A. The (Nearly) Universal, Degenerate Genetic Code
The genetic code is the information for linking amino acids into polypeptides in an order based on the base sequence of 3-base code words (codons) in a gene and its messenger RNA (mRNA). With a few exceptions (some prokaryotes, mitochondria, chloroplasts), the genetic code is universal – it’s the same in all organisms from viruses and bacteria to humans. The table of the Standard Universal Genetic Code on the next page shows the RNA version of triplet codons and their corresponding amino acids. There is a single codon for two amino acids (methionine and tryptophan), but two or more codons for each of the other 18 amino acids. For the latter reason, we say that the genetic code is degenerate. The three stop codons in the Standard Genetic Code ‘tell’ ribosomes the location of the last amino acid to add to a polypeptide. The last amino acid itself can be any amino acid consistent with the function of the polypeptide being synthesized. However, evolution has selected AUG as the start codon for all polypeptides, regardless of function, as well as for the placement of methionine within a polypeptide. Thus, all polypeptides begin life with a methionine at their amino-terminal end. As we will see in more detail, the mRNA translation machine is the ribosome and the decoding device is tRNA. Each amino acid attaches to a tRNA whose short sequence contains a 3-base anticodon that is complementary to an mRNA codon. Enzymatic reactions catalyze the dehydration synthesis (condensation) reactions that link amino acids in peptide bonds in the order specified by codons in the mRNA.
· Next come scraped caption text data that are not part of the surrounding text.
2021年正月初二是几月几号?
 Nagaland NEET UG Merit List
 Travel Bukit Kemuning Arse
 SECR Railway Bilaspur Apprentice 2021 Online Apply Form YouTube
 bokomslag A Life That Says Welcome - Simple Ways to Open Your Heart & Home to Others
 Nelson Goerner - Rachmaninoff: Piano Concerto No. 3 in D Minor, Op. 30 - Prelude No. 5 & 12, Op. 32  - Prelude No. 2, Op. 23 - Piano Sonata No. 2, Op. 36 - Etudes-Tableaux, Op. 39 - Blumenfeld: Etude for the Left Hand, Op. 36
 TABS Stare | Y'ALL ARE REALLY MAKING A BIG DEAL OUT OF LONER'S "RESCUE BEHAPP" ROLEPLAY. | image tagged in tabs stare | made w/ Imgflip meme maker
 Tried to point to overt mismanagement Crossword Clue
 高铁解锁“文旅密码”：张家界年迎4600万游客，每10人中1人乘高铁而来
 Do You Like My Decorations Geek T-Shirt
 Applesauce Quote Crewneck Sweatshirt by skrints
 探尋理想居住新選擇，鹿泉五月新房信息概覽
B. Comments on the Nature and Evolution of Genetic Information
The near-universality of the genetic code from bacteria to humans implies that the code originated early in evolution. It is probable that portions of the code were in place even before life began. Once in place however, the genetic code was highly constrained against evolutionary change. The degeneracy of the genetic code enabled and contributed to this constraint by permitting base many base changes that do not affect the amino acid encoded in a codon.
The near universality of the genetic code and its resistance to change are features of our genomes that allow us to compare gene and other DNA sequences to establish evolutionary relationships between organisms (species), groups of organisms (genus, family, order, etc.) and even individuals within a species.
In addition to constraints imposed by a universal genetic code, some organisms show codon bias, a recent constraint on which universal codons an organism uses. Codon bias is seen in organisms preferably use A-T rich codons, or in organisms that favor codons richer in G and C. Interestingly, codon bias in genes often accompanies corresponding genomic nucleotide bias. An organism with an AT codon bias may also have an AT-rich genome (likewise GC-rich codons in GC-rich genomes). You can recognize genome nucleotide bias in Chargaff’s base ratios!
Finally, we often think of genetic information as genes for proteins. Obvious examples of non-coding genetic information include the genes for rRNAs and tRNAs, common to all organisms. The amount of these kinds of informational DNA (i.e., genes for polypeptides, tRNAs and rRNAs) as a proportion of total DNA can range across species, although it is higher in eukaryotes prokaryotes. For example, ~88% of the E. coli circular chromosome encodes polypeptides, while that figure is less ~1.5% for humans. Some less obvious informative DNA sequences in higher organisms are transcribed (e.g., introns). Other informative DNA in the genome is never transcribed. The latter include regulatory DNA sequences, DNA sequences that support chromosome structure and other DNAs that contribute to development and phenotype. As for that amount of truly non-informative (useless) DNA in a eukaryotic genome, that amount is steadily shrinking as we sequence entire genomes, identify novel DNA sequences and discover novel RNAs (topics covered elsewhere in this text).